- DIRECTIONS FOR THIS TASK: Word for word, retype the entire listing.

- RECORDS TO PROCESS:

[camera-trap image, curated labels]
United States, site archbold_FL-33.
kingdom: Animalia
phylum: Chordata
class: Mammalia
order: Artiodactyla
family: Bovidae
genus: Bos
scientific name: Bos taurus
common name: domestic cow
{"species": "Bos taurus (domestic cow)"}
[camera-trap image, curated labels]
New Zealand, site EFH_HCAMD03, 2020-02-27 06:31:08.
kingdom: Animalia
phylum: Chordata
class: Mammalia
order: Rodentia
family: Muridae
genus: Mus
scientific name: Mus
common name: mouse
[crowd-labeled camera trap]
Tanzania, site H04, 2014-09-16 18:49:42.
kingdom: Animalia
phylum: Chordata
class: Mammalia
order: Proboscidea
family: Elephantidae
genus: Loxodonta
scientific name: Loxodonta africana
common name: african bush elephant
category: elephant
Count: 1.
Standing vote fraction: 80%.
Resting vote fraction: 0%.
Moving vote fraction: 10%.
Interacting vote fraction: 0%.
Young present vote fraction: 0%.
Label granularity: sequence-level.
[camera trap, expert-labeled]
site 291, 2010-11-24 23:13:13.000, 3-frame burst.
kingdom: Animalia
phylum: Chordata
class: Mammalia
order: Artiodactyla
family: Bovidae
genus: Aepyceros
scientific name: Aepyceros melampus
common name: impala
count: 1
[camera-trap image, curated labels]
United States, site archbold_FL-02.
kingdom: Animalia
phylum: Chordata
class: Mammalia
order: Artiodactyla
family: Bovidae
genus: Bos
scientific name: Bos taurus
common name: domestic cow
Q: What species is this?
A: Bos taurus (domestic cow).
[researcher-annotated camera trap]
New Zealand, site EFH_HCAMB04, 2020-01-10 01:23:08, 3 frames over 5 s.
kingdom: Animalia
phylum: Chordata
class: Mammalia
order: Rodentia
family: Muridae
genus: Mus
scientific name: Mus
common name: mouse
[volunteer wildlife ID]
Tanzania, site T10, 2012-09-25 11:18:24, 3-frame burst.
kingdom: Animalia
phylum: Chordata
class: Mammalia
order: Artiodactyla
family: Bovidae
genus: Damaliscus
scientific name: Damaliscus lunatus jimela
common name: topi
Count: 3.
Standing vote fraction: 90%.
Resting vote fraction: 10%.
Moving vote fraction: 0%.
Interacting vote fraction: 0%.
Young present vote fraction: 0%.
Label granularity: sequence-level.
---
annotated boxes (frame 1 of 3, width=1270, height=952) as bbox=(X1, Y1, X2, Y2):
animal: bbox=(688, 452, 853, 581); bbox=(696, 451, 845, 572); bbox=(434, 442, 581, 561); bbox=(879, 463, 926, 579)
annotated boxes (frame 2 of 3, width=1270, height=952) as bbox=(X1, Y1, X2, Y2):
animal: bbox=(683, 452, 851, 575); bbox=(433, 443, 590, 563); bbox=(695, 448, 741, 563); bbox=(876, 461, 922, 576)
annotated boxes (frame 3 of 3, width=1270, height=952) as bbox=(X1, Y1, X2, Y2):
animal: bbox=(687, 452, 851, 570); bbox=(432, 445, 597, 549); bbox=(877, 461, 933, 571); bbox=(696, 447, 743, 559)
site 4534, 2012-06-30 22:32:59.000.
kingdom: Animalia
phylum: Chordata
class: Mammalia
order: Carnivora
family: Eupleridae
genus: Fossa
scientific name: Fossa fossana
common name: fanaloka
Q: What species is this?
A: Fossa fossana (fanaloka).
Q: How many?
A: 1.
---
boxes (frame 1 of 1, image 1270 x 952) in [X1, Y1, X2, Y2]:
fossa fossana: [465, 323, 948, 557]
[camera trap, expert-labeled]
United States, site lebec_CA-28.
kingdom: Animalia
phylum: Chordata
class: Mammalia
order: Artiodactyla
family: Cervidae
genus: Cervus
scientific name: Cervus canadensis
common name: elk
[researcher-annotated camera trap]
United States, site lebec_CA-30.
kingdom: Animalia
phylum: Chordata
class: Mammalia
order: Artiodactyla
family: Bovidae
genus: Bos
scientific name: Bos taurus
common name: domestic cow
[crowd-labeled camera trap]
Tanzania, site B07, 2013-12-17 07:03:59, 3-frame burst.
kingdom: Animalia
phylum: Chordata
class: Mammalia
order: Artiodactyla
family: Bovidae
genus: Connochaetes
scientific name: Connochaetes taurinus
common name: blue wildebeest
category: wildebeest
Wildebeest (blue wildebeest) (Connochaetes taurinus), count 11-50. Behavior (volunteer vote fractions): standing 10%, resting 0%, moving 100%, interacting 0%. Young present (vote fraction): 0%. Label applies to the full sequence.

- ANSWER:
[camera-trap image, curated labels]
United States, site archbold_FL-33.
kingdom: Animalia
phylum: Chordata
class: Mammalia
order: Artiodactyla
family: Bovidae
genus: Bos
scientific name: Bos taurus
common name: domestic cow
{"species": "Bos taurus (domestic cow)"}
[camera-trap image, curated labels]
New Zealand, site EFH_HCAMD03, 2020-02-27 06:31:08.
kingdom: Animalia
phylum: Chordata
class: Mammalia
order: Rodentia
family: Muridae
genus: Mus
scientific name: Mus
common name: mouse
[crowd-labeled camera trap]
Tanzania, site H04, 2014-09-16 18:49:42.
kingdom: Animalia
phylum: Chordata
class: Mammalia
order: Proboscidea
family: Elephantidae
genus: Loxodonta
scientific name: Loxodonta africana
common name: african bush elephant
category: elephant
Count: 1.
Standing vote fraction: 80%.
Resting vote fraction: 0%.
Moving vote fraction: 10%.
Interacting vote fraction: 0%.
Young present vote fraction: 0%.
Label granularity: sequence-level.
[camera trap, expert-labeled]
site 291, 2010-11-24 23:13:13.000, 3-frame burst.
kingdom: Animalia
phylum: Chordata
class: Mammalia
order: Artiodactyla
family: Bovidae
genus: Aepyceros
scientific name: Aepyceros melampus
common name: impala
count: 1
[camera-trap image, curated labels]
United States, site archbold_FL-02.
kingdom: Animalia
phylum: Chordata
class: Mammalia
order: Artiodactyla
family: Bovidae
genus: Bos
scientific name: Bos taurus
common name: domestic cow
Q: What species is this?
A: Bos taurus (domestic cow).
[researcher-annotated camera trap]
New Zealand, site EFH_HCAMB04, 2020-01-10 01:23:08, 3 frames over 5 s.
kingdom: Animalia
phylum: Chordata
class: Mammalia
order: Rodentia
family: Muridae
genus: Mus
scientific name: Mus
common name: mouse
[volunteer wildlife ID]
Tanzania, site T10, 2012-09-25 11:18:24, 3-frame burst.
kingdom: Animalia
phylum: Chordata
class: Mammalia
order: Artiodactyla
family: Bovidae
genus: Damaliscus
scientific name: Damaliscus lunatus jimela
common name: topi
Count: 3.
Standing vote fraction: 90%.
Resting vote fraction: 10%.
Moving vote fraction: 0%.
Interacting vote fraction: 0%.
Young present vote fraction: 0%.
Label granularity: sequence-level.
---
annotated boxes (frame 1 of 3, width=1270, height=952) as bbox=(X1, Y1, X2, Y2):
animal: bbox=(688, 452, 853, 581); bbox=(696, 451, 845, 572); bbox=(434, 442, 581, 561); bbox=(879, 463, 926, 579)
annotated boxes (frame 2 of 3, width=1270, height=952) as bbox=(X1, Y1, X2, Y2):
animal: bbox=(683, 452, 851, 575); bbox=(433, 443, 590, 563); bbox=(695, 448, 741, 563); bbox=(876, 461, 922, 576)
annotated boxes (frame 3 of 3, width=1270, height=952) as bbox=(X1, Y1, X2, Y2):
animal: bbox=(687, 452, 851, 570); bbox=(432, 445, 597, 549); bbox=(877, 461, 933, 571); bbox=(696, 447, 743, 559)
site 4534, 2012-06-30 22:32:59.000.
kingdom: Animalia
phylum: Chordata
class: Mammalia
order: Carnivora
family: Eupleridae
genus: Fossa
scientific name: Fossa fossana
common name: fanaloka
Q: What species is this?
A: Fossa fossana (fanaloka).
Q: How many?
A: 1.
---
boxes (frame 1 of 1, image 1270 x 952) in [X1, Y1, X2, Y2]:
fossa fossana: [465, 323, 948, 557]
[camera trap, expert-labeled]
United States, site lebec_CA-28.
kingdom: Animalia
phylum: Chordata
class: Mammalia
order: Artiodactyla
family: Cervidae
genus: Cervus
scientific name: Cervus canadensis
common name: elk
[researcher-annotated camera trap]
United States, site lebec_CA-30.
kingdom: Animalia
phylum: Chordata
class: Mammalia
order: Artiodactyla
family: Bovidae
genus: Bos
scientific name: Bos taurus
common name: domestic cow
[crowd-labeled camera trap]
Tanzania, site B07, 2013-12-17 07:03:59, 3-frame burst.
kingdom: Animalia
phylum: Chordata
class: Mammalia
order: Artiodactyla
family: Bovidae
genus: Connochaetes
scientific name: Connochaetes taurinus
common name: blue wildebeest
category: wildebeest
Wildebeest (blue wildebeest) (Connochaetes taurinus), count 11-50. Behavior (volunteer vote fractions): standing 10%, resting 0%, moving 100%, interacting 0%. Young present (vote fraction): 0%. Label applies to the full sequence.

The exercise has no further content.